The umbrella body for the leaders of higher education colleges is preparing to downsize and remould itself into an organisation mainly representing small specialist colleges as more of its members bid for university status.
Within a year, the Standing Conference of Principals expects its membership to shrink from 40 colleges to about 30, most of which will have fewer than 5,000 full-time equivalent students.
An ongoing review concluded that there needed to be a "major step change" in Scop's development as an organisation, Dianne Willcocks, principal of York St John College and chair of Scop, said at a reception in London this week.
Key messages emerging from the review included "the importance of strengthening Scop as the representative voice for smaller and specialist institutions" and identifying "clear opportunities for Scop to work more creatively with particular specialist clus-ters of institutions", she said.
The Times Higher has learnt that out of the six colleges that will become universities this autumn, four - Southampton Institute, University College Chester, University College Winchester and Canterbury Christ Church University College - are planning to leave Scop.
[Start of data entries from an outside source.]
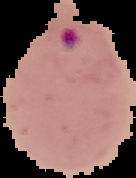

Image is 136×178 pixels. From a thin blood film. Segmented cell region on a black background. Result: malaria parasites detected.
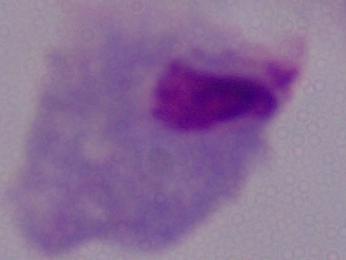
{
  "identification": "trichomonad",
  "magnification": "1000x",
  "modality": "micrograph"
}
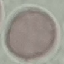
malaria_status: uninfected
stain: Giemsa
image_type: automatically extracted cell patch, resized to 64 × 64 pixels
capture: smartphone camera at the microscope eyepiece
preparation: thin blood smear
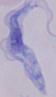
Summary:
  - Identification: trypanosome
  - Magnification: 1000x
  - Modality: micrograph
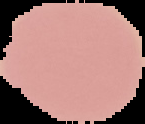

Summary:
  - Image size: 145×124 pixels
  - Preparation: thin blood smear
  - Malaria status: uninfected
  - Image type: segmented cell region on a black background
Classify this cell by malaria status.
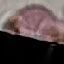

It is uninfected.

Summary:
  - Preparation: thin blood film
  - Capture: smartphone through the microscope eyepiece
  - Stain: Giemsa
  - Image type: automatically extracted cell patch, resized to 64 × 64 pixels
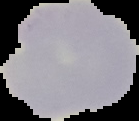
Result: no malaria parasites detected. Image is 139×121 pixels. The area outside the segmented cell region is set to black. From a thin blood smear.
The other two, Bath Spa University College and Liverpool Hope University College, are expected to reconsider their position in about a year.
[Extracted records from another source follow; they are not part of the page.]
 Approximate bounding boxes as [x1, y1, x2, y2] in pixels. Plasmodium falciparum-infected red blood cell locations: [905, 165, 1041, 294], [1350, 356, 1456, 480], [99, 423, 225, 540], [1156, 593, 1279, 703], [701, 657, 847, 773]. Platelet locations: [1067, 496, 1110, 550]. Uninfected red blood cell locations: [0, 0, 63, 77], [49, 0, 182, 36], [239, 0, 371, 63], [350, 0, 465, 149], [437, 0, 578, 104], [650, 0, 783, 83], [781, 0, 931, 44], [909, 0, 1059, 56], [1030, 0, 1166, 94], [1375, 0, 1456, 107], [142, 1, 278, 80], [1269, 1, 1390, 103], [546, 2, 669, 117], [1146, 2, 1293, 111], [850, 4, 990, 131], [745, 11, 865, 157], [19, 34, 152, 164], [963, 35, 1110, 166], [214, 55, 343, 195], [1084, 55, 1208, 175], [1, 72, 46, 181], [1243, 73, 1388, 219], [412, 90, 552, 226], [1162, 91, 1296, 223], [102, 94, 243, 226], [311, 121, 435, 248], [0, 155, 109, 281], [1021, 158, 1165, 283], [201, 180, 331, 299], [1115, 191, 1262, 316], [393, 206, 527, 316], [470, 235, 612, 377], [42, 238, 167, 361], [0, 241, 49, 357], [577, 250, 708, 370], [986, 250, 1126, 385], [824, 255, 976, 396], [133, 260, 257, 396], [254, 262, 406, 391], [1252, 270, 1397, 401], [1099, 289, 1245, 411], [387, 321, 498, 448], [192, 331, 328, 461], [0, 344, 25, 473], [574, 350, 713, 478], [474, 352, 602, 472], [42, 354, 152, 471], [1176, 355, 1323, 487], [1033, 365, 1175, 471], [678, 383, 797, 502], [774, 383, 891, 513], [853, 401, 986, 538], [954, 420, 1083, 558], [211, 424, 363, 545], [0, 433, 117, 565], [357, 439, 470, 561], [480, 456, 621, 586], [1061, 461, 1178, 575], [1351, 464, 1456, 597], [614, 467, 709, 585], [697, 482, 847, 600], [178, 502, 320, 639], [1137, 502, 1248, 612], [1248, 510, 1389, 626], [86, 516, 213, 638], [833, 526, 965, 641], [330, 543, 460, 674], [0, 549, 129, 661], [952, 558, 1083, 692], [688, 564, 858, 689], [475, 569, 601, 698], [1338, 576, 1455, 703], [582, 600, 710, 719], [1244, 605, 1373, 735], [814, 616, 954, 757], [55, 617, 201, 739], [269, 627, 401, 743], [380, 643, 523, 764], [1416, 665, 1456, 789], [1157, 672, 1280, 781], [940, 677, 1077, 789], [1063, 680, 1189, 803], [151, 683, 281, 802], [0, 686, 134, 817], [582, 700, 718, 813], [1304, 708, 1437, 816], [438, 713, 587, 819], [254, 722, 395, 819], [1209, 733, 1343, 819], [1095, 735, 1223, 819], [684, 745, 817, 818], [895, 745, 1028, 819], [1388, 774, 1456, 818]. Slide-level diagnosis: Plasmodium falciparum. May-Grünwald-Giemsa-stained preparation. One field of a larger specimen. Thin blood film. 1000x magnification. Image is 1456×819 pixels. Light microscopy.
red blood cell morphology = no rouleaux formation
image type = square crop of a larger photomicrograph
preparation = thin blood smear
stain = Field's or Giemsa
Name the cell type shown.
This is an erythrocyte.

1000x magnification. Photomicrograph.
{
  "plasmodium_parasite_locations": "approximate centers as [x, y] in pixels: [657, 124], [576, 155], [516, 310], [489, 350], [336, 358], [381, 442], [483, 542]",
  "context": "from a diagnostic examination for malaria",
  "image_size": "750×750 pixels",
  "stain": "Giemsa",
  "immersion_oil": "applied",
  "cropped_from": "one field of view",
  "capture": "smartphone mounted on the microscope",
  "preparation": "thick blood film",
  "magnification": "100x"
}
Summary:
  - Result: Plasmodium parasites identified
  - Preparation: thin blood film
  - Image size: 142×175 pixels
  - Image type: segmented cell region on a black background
Bids for university status from three other colleges were being considered by the Quality Assurance Agency's board as The Times Higher went to press this week.
They include University College Chichester and University College Worcester, which failed to get a green light from the QAA when the other six were successful in March.
The third is understood to be University College Northampton, which has been aiming to gain university status under old rules that require a would-be university to have research degree-awarding powers.
An application from Buckinghamshire Chilterns University College, however, has been rejected.
Bryan Mogford, its principal, said: "We are surprised and disappointed by the view of the QAA that BCUC has yet to meet the criteria necessary for the award of university title."
* Scop has announced that its next chair will be Pam Taylor, principal of Newman College, in Birmingham. She will take office from November.